How do you plan to educate the market about Tsetlin machines given most people are unfamiliar with the technology?
Educating the market and creating an ecosystem of developers is going to be important, but at the end of the day, most customers care more about beneficial results that our approaches offer, i.e. how can they get fast, efficient models using their data in their application. That’s why we’re focusing our engineering not only on the core architectures, but also on creating a set of training tools that will allow our customers to create and train specific, targeted, efficient models. We use large amounts of automation within the tools so that users do not need to be AI or data-science experts to use our tools.
With AI adoption accelerating and sustainability demands rising, where do you see Literal Labs contributing to the broader AI ecosystem in three to five years?
We are still in the earlier days of AI and I believe we are going to see many more technologies, strategies and techniques coming to the market. Environmental and cost concerns are going to accelerate that demand for innovation and refinement. We are at the heart of that demand, bringing computational efficiency and explainable AI technology to bear.
In light of AI’s impact on the workplace, what opportunities do you foresee for democratizing AI development and deployment using your technology?
AI has the potential to substantially impact the workplace, either with increases to productivity or cuts to cost. At Literal Labs, we are firmly focused on AI that can deliver the former, targeting industries and applications that are underserved by existing AI innovations.
Literal Labs is an IP-heavy company with a focus on logic-based AI. What does your innovation pipeline look like, and how do you ensure ongoing differentiation in a rapidly evolving field?
We are, and will remain, an IP and science-heavy business. We have a deep vision of trying to develop AI that is good for all and treads lightly on the environment. We want to be the number one company when it comes to compute- and energy-efficient AI. To do that, we’re building a team of AI algorithm and training tooling experts that are constantly searching for excellence and elegance in design.

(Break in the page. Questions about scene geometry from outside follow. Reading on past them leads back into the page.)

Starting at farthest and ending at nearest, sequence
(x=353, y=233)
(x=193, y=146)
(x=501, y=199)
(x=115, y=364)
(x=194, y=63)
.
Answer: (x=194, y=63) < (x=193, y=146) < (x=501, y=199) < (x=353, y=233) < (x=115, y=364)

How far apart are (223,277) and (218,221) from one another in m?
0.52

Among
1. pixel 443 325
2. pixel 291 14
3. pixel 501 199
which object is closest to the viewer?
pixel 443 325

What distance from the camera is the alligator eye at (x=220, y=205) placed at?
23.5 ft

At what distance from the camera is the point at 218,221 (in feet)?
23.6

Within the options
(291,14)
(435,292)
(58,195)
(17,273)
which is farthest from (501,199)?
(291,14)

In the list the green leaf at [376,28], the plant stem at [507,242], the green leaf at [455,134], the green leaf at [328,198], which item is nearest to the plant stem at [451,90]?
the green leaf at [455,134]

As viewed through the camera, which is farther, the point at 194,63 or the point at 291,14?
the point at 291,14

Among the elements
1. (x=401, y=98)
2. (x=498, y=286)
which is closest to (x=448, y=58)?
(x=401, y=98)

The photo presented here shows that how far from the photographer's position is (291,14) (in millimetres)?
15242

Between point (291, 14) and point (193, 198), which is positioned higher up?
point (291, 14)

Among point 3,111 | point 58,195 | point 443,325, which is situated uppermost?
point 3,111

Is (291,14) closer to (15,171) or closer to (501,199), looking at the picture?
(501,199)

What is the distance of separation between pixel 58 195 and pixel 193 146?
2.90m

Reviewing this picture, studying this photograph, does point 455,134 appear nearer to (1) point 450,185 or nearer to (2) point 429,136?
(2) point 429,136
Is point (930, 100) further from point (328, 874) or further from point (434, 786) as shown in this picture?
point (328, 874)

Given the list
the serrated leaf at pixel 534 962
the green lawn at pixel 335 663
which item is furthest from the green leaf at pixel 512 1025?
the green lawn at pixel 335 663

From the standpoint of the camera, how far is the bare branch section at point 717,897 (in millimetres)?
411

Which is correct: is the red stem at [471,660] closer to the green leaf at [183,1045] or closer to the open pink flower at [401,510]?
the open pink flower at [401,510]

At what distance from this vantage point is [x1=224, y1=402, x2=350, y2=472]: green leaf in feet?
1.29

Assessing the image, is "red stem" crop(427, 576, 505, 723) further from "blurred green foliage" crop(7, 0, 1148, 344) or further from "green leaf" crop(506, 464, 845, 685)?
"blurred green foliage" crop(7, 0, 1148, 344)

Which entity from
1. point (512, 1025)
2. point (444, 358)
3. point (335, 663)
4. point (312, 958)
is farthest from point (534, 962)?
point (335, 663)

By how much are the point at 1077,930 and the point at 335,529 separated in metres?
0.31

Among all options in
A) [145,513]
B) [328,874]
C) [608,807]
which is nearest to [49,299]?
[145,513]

This means we’re really thinking about the entire solution, always trying to put ourselves in the position of the customer, and truly understand everything from their perspective.
Literal Labs recently secured a significant pre-seed funding round of £4.6M. What are your specific plans for this capital, and what milestones are you targeting?
We’re currently in the process of delivering our product toolkits on several projects across manufacturing, logistics and utilities. The capital is helping us build out our team, and get our product to market later this year.
What advice would you give to other executives considering the transition from established tech companies to AI startups?
I was very lucky to have joined ARM when it was still in the late stages of its startup period and then being part of its growth. In doing so, I got to experience what good looks like and also the effects of pitfalls and mistakes. But, I would say to anyone considering a move from an established company to an early-stage startup that you need to be comfortable with ambiguity and making decisions based on a judgement call where the facts are unclear, and then accepting if that was wrong when new information comes to light. It is part of creating an agile company.